_PROBLEM 1_
Below the review and the entries, repeat the part of the entries that opens with the line containing "How large is" and runs through the last entry. Include both ends and copy every character unchanged.

_SELECTED PASSAGE_
Why do I submit myself to watching schlocky horror films? Sometimes I really don’t know. The latest one is this borefest of a Alien rip-off that came out in soon succession after that film’s enormous success. It’s of course Italian with some awful dubbing for non-English speaking actors.
The plot is ludicrous some police find a bunch of eggs on a merchant ship which was clearly a poundshop knock off of the eggs in Ridley Scott’s film. One of the cops kind of looses it and then there is stuff to do with a mission to Mars that went wrong, coffee makers down in South America and a former astronaut named Hubbard, an obvious nod to Scientology’s L. Ron Hubbard. It’s all really convoluted to the extreme and doesn’t make a whole lot of sense but that’s not even the film’s biggest problem.

_PROBLEM 2_
Rewrite the part of the review that opens with the words "The plot is" and closes with "film’s biggest problem.", putting "Harper" in place of every "Hubbard".

Entries about pictured scenes:
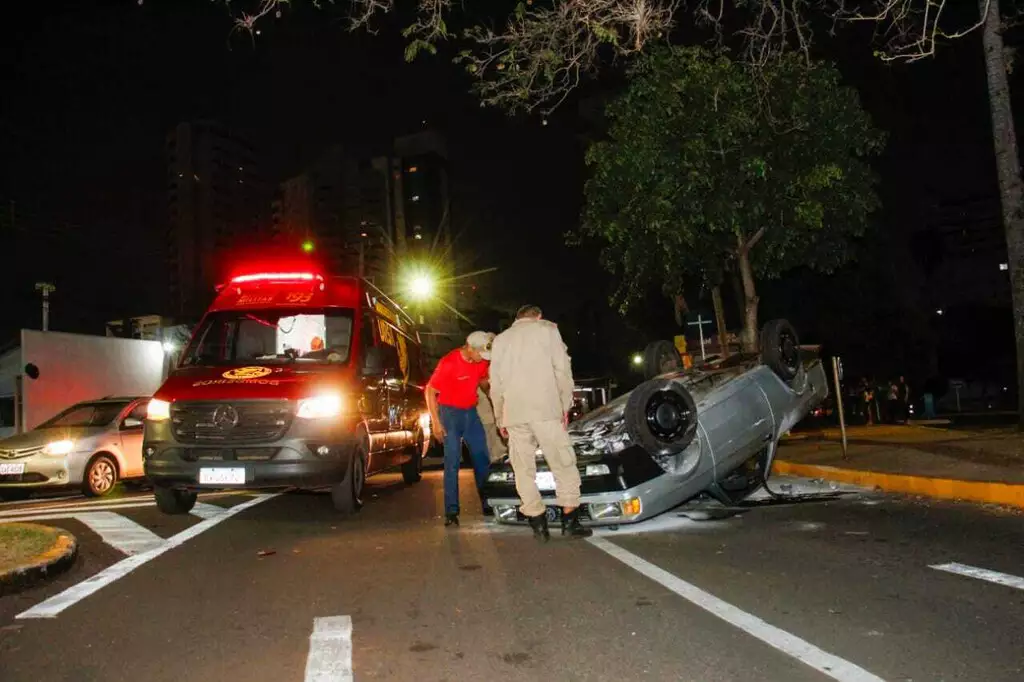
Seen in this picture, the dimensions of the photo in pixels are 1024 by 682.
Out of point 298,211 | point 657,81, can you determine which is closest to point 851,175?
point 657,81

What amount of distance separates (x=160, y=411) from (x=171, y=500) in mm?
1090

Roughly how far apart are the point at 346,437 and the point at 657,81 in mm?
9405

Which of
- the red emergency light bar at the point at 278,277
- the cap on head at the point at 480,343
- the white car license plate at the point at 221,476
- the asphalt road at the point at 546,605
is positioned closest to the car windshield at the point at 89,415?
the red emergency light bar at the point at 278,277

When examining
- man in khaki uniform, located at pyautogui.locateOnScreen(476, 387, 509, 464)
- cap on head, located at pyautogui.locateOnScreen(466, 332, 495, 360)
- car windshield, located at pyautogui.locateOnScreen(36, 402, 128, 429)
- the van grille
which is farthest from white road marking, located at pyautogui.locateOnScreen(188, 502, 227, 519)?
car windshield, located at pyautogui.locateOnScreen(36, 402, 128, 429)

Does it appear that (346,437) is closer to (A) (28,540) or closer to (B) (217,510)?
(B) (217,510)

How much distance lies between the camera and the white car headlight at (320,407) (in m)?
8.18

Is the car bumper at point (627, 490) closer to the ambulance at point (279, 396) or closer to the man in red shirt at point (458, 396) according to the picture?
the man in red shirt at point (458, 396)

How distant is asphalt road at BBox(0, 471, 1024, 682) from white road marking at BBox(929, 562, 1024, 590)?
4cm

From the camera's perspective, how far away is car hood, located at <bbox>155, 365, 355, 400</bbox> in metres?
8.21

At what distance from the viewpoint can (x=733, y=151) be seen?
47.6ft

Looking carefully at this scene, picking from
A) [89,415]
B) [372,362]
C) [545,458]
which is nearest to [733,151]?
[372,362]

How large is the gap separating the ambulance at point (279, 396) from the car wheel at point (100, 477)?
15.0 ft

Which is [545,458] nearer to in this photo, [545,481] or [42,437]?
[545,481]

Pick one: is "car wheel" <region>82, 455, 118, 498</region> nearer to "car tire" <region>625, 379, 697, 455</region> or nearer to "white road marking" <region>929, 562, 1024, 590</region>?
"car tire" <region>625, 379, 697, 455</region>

_TASK OUTPUT 1_
How large is the gap separating the ambulance at point (279, 396) from the car wheel at point (100, 477)?
15.0 ft

Which is [545,458] nearer to in this photo, [545,481] or [42,437]?
[545,481]

Pick one: is "car wheel" <region>82, 455, 118, 498</region> nearer to "car tire" <region>625, 379, 697, 455</region> or nearer to "white road marking" <region>929, 562, 1024, 590</region>?
"car tire" <region>625, 379, 697, 455</region>

_TASK OUTPUT 2_
The plot is ludicrous some police find a bunch of eggs on a merchant ship which was clearly a poundshop knock off of the eggs in Ridley Scott’s film. One of the cops kind of looses it and then there is stuff to do with a mission to Mars that went wrong, coffee makers down in South America and a former astronaut named Harper, an obvious nod to Scientology’s L. Ron Harper. It’s all really convoluted to the extreme and doesn’t make a whole lot of sense but that’s not even the film’s biggest problem.